Pour commenter l’image de « la fleur qu’on ne peut pas faire pousser en tirant dessus » : je crois que les structures bordeline ne sont pas des petites fleurs qui doivent pousser… Je crois plutôt que ce sont des fleurs adultes qui sont écrasées par leur pathologie et que nous devons les aider à s’en débarrasser.

Le temps ne travaille pas pour nous ; il est aussi du côté des défenses, du Surmoi inconscient, de la mère sadique internalisée s’opposant au traitement. J’ai vu bien des cas en traitement depuis dix ans, sans qu’on puisse observer de changement important. Et la vie passe ! Le temps passe ! Votre patiente avait 18 ans ; elle en a maintenant 26. Est-ce qu’elle travaille ses problèmes dans la réalité, dans la vie, pour s’opposer aux forces de la maladie ?

J’ajouterai ceci : si des patients emploient des défenses ce n’est pas simplement parce qu’ils en ont besoin, mais aussi parce qu’ils en sont victimes. Nous devons interpréter les défenses. De plus, alors que les défenses névrotiques aident les patients névrosés à mieux fonctionner, à mieux s’adapter, les défenses primitives du borderline diminuent artificiellement son fonctionnement.
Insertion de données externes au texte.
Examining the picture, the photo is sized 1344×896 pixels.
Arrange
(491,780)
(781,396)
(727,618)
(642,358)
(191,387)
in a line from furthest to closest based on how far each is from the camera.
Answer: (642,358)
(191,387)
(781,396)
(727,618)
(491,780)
Si je peux rapidement interpréter, avec consistance, ces défenses leur fonctionnement s’améliore rapidement.

Quant à cette lettre : elle est très belle et elle montre à quel point cette patiente contrôle la réalité et combien elle est capable de parler clairement. Monitrice dans une école de navigation à voile : ce n’est pas un travail facile ! Nous assistons donc à une dissociation entre une capacité de fonctionner à un niveau élevé et la pauvreté apparente de son fonctionnement pendant les séances. Dans sa lettre elle dit aussi qu’au cours de la première séance elle a eu peur : la thérapeute lui paraissant aussi bien trop présente que trop distante ; elle craignait d’être dévorée, avalée : elle était : donc consciente de la fonction de ce comportement et cela aurait pu être interprété, ce qui aurait pu améliorer immédiatement la communication et la relation thérapeutique.
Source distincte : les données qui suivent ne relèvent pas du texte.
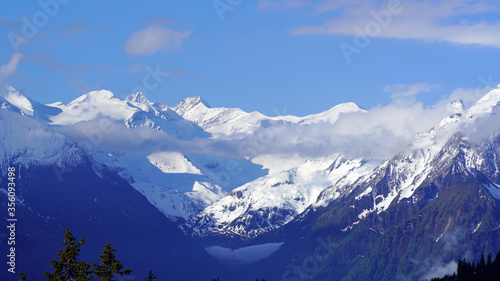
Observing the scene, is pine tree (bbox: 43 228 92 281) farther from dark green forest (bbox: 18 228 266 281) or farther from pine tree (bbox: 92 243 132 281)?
pine tree (bbox: 92 243 132 281)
Mon but n’est pas d’attendre que l’alliance thérapeutique s’établisse spontanément mais d’interpréter le transfert négatif qui interfère avec l’établissement et le développement de l’alliance thérapeutique. Cette patiente utilise un clivage violent par ses coups de téléphone, en envahissant l’espace de la thérapeute en dehors des heures de ses séances, ainsi que par ses lettres. Elle exerce un contrôle omnipotent sur la thérapeute en interférant lorsque la thérapeute discute ce clivage.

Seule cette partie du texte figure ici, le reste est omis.